I kept the dogs on the leash in the Privy Garden so that they couldn’t go digging up hedges from the maze as they did last time. They were so happy to see me; they were barking and bouncing round me and bringing me interesting sticks. I walked as sedately as I could down the path, past the big fountain that was still frozen, and on to the gate into the Orchard.

One of the Queen’s Guard was there, guarding the gate from ferocious apples probably. He was
looking miserable, his nose bright red and dripping from a cold. It was his own fault: he was too vain to put on his cloak and hide his wonderful crimson doublet and puffed velvet hose, and his white stocking hose on his handsome legs and his smart, polished high boots. I expect he was hoping Lady Sarah would walk past him, or maybe that the Queen would come by and admire how handsome he is—all the gentlemen hope for that.

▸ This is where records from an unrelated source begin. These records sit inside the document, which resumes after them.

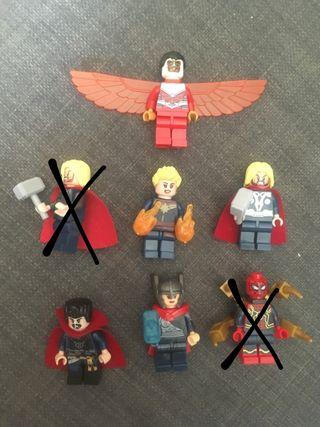 Figuras lego Marvel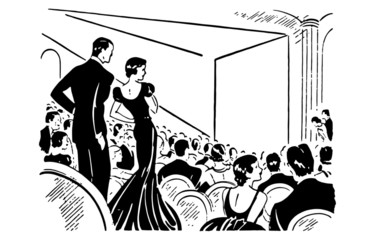 Evening At The Theater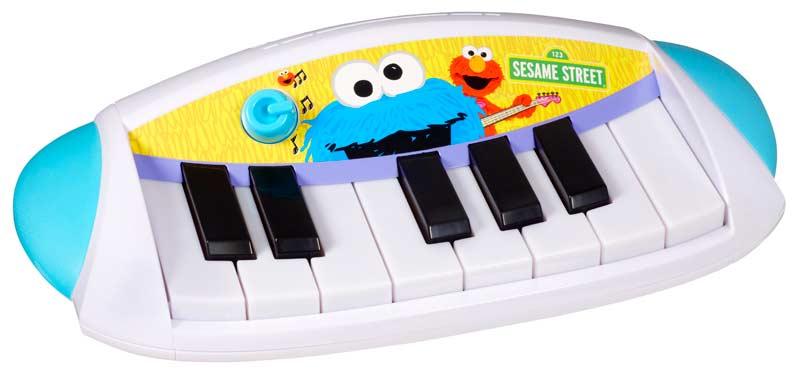 Amazon Com Playskool Sesame Street Let S Rock Cookie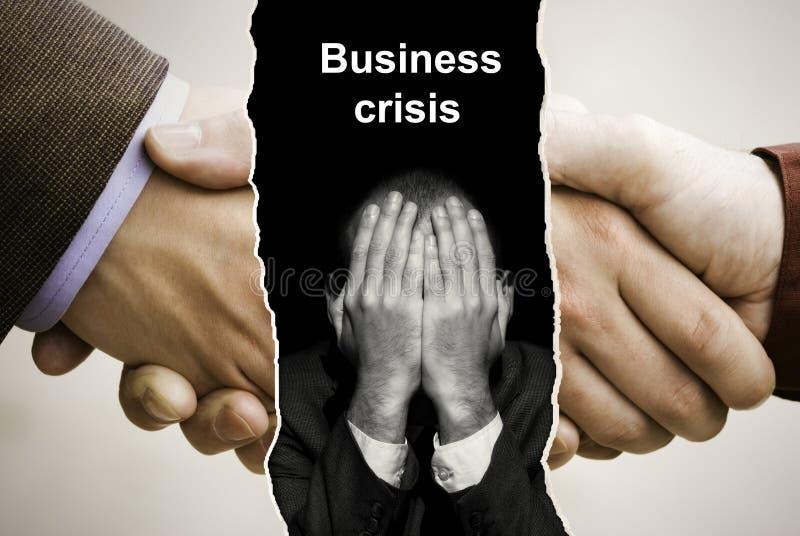 危机 免版税库存图片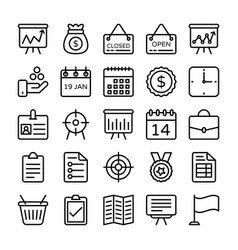 business and office line icons 17 vector image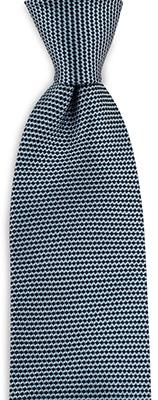 Necktie Dapper Dave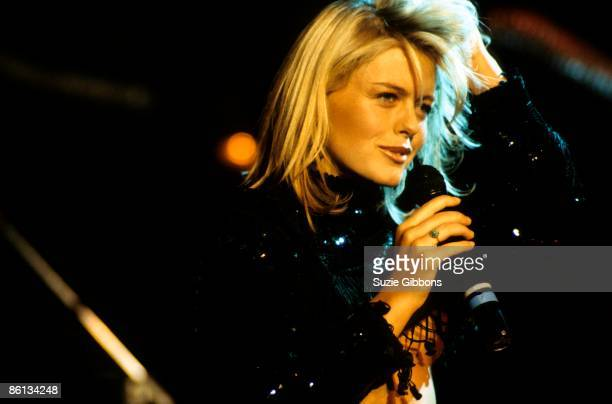 Photo of EIGHTH WONDER and Patsy KENSIT Performing live on stage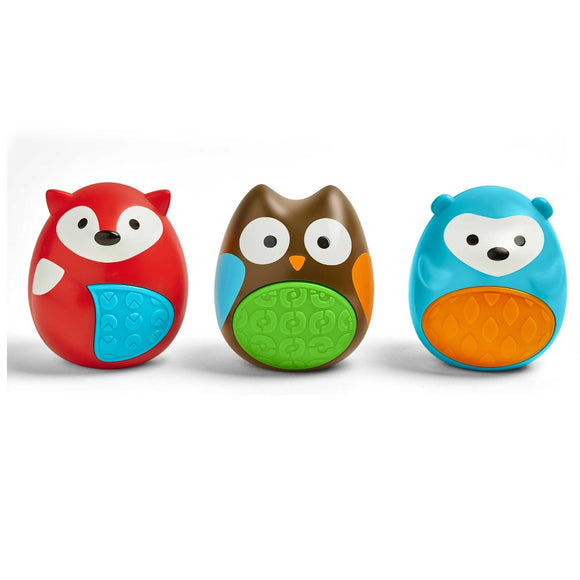 Skip Hop 3 Piece Explore and More Egg Shaker Toy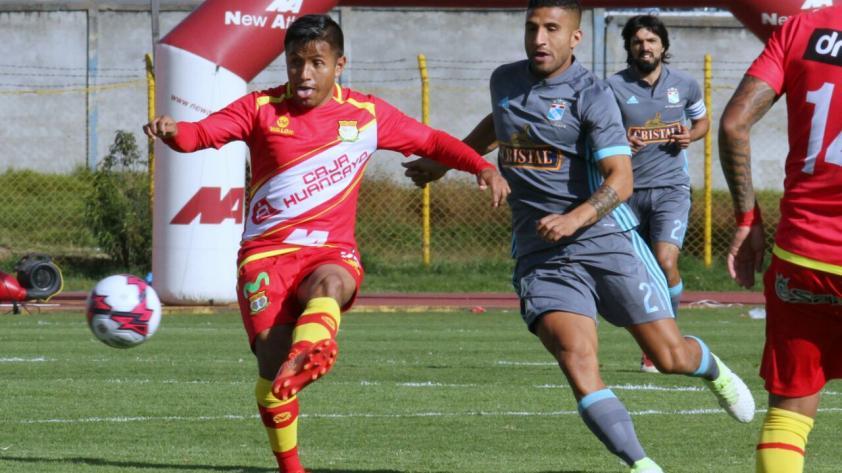 Sporting Cristal empató 1-1  con Sport Huancayo en la primera final del Torneo de Verano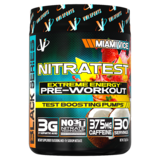 VMI Sports Nitratest Preworkout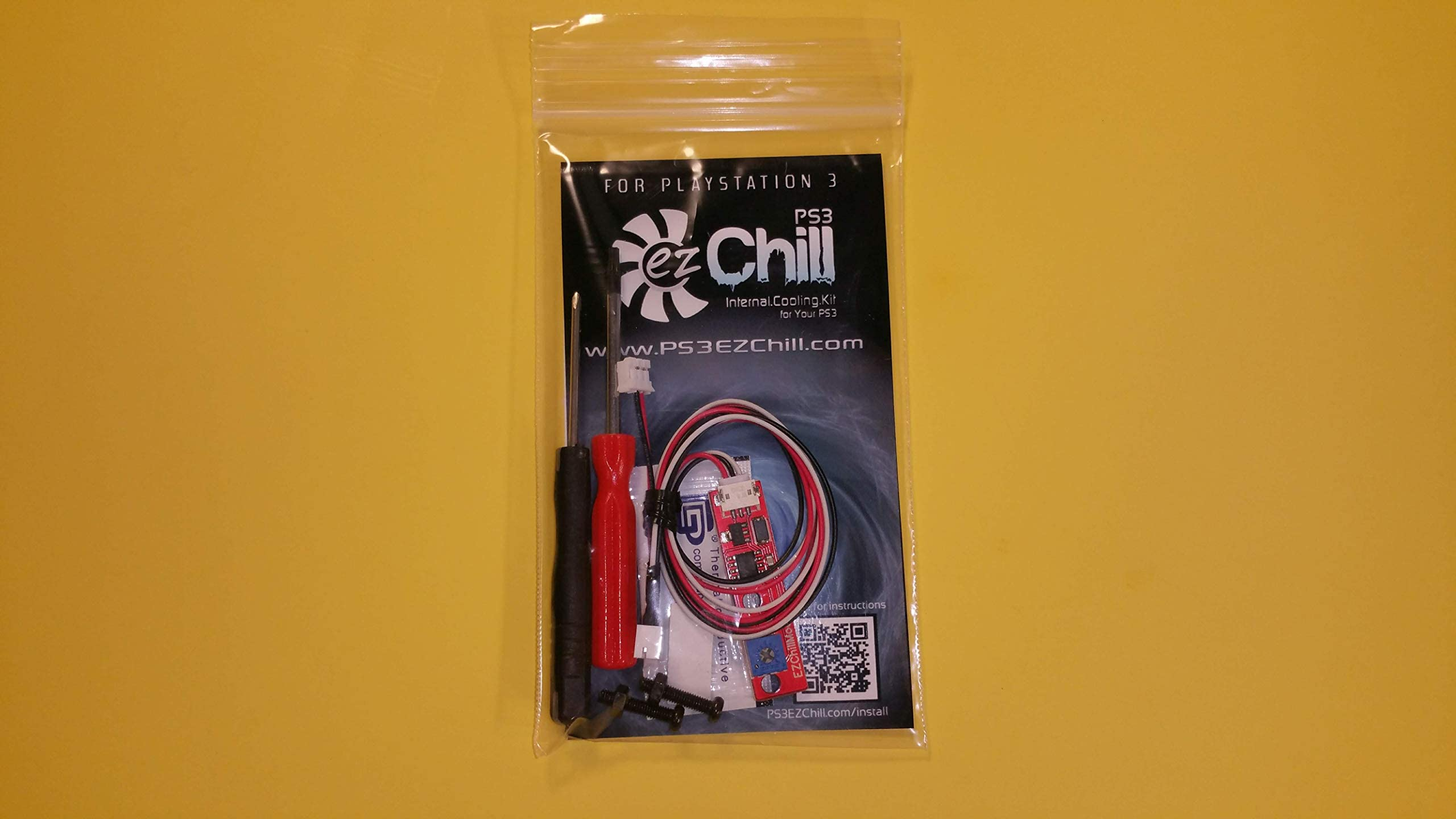 Amazon com: EZ Chill PS3 BEST Cooling Fan Controller Mod Kit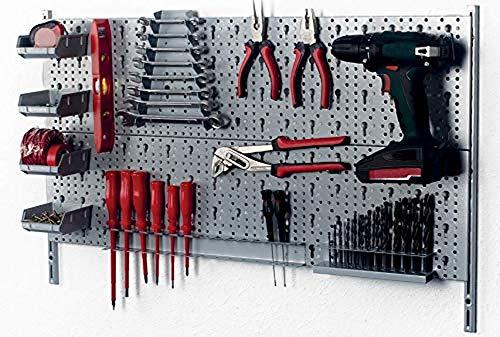 Element System 66847 Kit Garage, Grigio, 800 x 200 mm, 23 Pezzi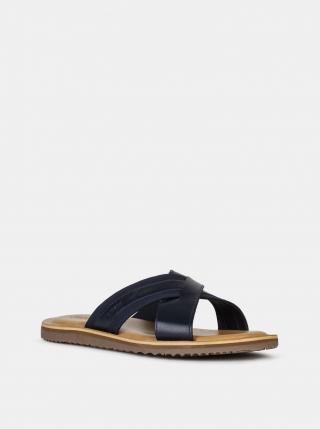 Geox modré pánské kožené pantofle - 41 pánské modrá 41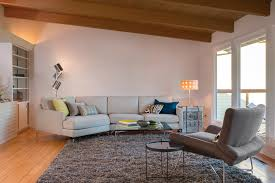 How To Make A House Cozy Make Your Home More Cozy For Fall Orogold Reviews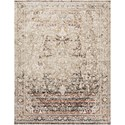 """Reeds Rugs Theia 1'6"""" x 1'6""""  Taupe / Brick Rug - Item Number: THEITHE-05TABK160S"""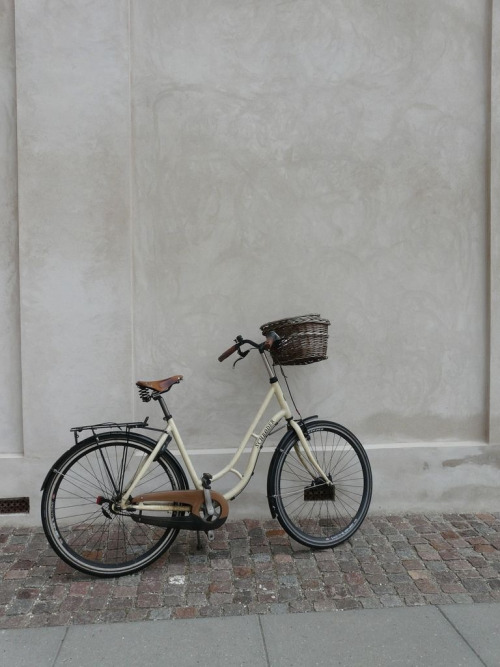 13910kb:  Bike in Copenhagen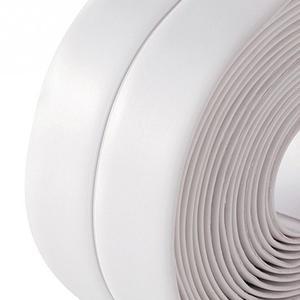 Image 4 - Tự Dính Bếp Gốm Miếng Dán Chống Thấm Nước Chống Ẩm PVC Dán Tường Nhà Tắm Góc Đường Tản Miếng Dán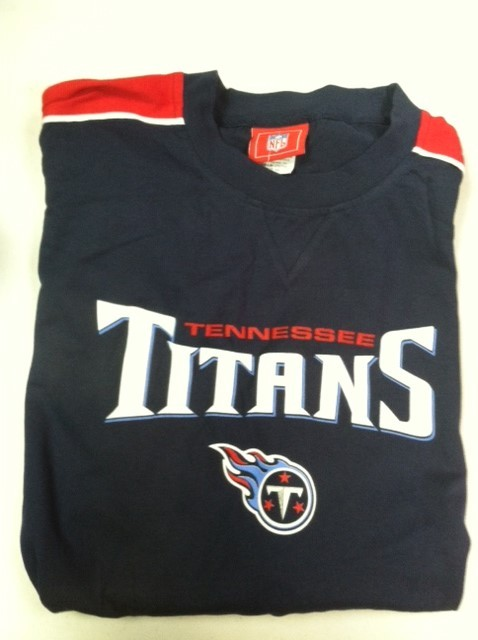 "Tennessee Titan's Men's Navy T-shirt "" The Racer"""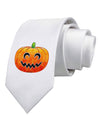 Jack-O-Lantern Watercolor Printed White Necktie
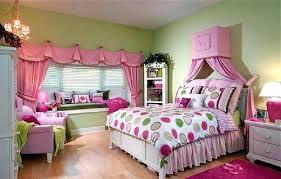 Cute Girl Bedrooms Best Inspiration Ideas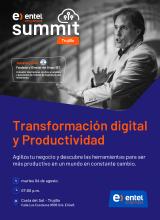 Agilidad y transformación digital: herramientas necesarias para el crecimiento de un negocio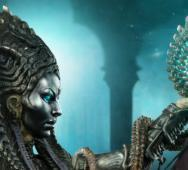 New EATER OF THE DEAD: CLEOPSIS Premium Format Figure from Sideshow Collectibles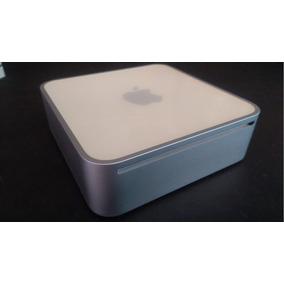 Apple Mac Mini A1176 Intel Core 2 Duo - Com Defeito..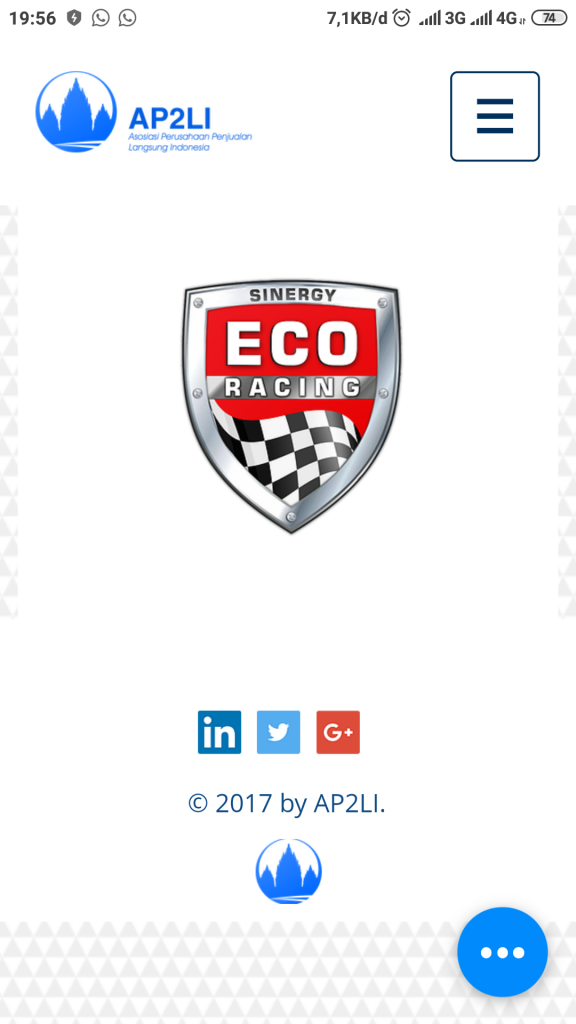 Aroma Penipuan Eco Racing Ariesoesanto Com
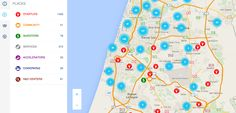 Mapped in Israel is your gateway to the Israeli high-tech ecosystem with free and easy access to jobs, startups, incubators and investors.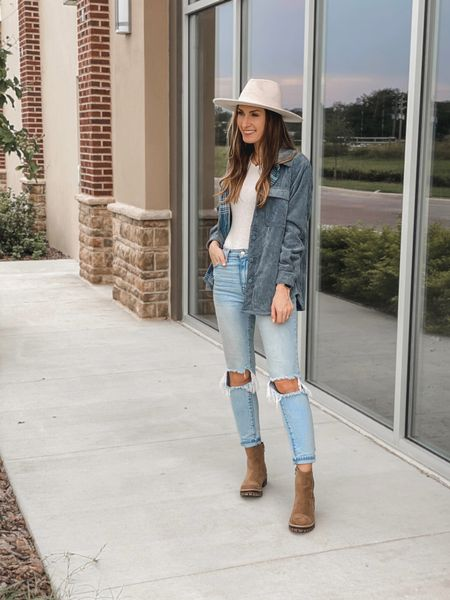 **sizing: shacket- small (it's a little short in the arms, I like the medium better) | bodysuit- xs |jeans- 3, I sized up one | boots- 8 | Reversible shacket. Walmart outfit. Walmart fashion. Walmart boots. Walmart mom jeans. Chelsea boots. Wide brim hat  #ltkunder30 #shacket #reversibleshacket #affordable #fallfashion #lugboot #chelseaboot #walmartfinds @walmart @walmartfashion   #LTKunder50 #LTKSeasonal #LTKstyletip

“Will you open for me, sir?” I asked with a curtsy.

He sighed, turned the key, and opened the gate. He didn’t even bow! He would have for Lady Sarah, I believe, if only to get in a stare at her dugs. Not for me, though. My body hasn’t started to develop in that way yet. So I curtsied to him anyway, because the more you curtsy to people, the more they’ll do for you, so it’s worth the wear on your knees.

“Will you be riding with Sir Charles later today, my lady?” he asked me.

I’d completely forgotten about it. Hell’s teeth! (It’s a good thing Mrs. Champernowne can’t see how much swearing I do in my head.) I don’t really like horses much, but Sir Charles is one of my suitors and he’s quite fun, even though he is old and plump and puffs a bit. Really he is happiest when he
is at home on his country estates. He never feels very comfortable at Court, but he has been staying here to teach me to ride better—the Queen doesn’t want me falling off again the next time we go hunting. And he’s a good teacher. He never shouts and he explains things as often as I need, and the horses really like him. But as a husband—Lord preserve me! (That’s not swearing, I checked.)

“Later,” I said, and swept past with the dogs towing me excitedly.

The Orchard isn’t nearly as tidy and formal as the Privy Garden. There are apple and pear and cherry trees—some of them quite climbable if I hitch up my kirtle over my belt—and redcurrant bushes and raspberries and brambles and some herbs that escaped from the kitchen gardens. Most of the time you can’t be seen from the palace.

Well, the Queen can see from her bedchamber window, if she’s standing in the right place. She saw me playing in the Orchard once, sword-fighting with a raspberry cane, which amused her. She has ordered that the gate be kept locked except to me, mainly to keep the older Maids of Honour and their gentlemen out of it—because they are empty-headed nitwits who are liable to ruin their whole lives for a
pretty locket and some bad verse. Or that’s what the Queen says.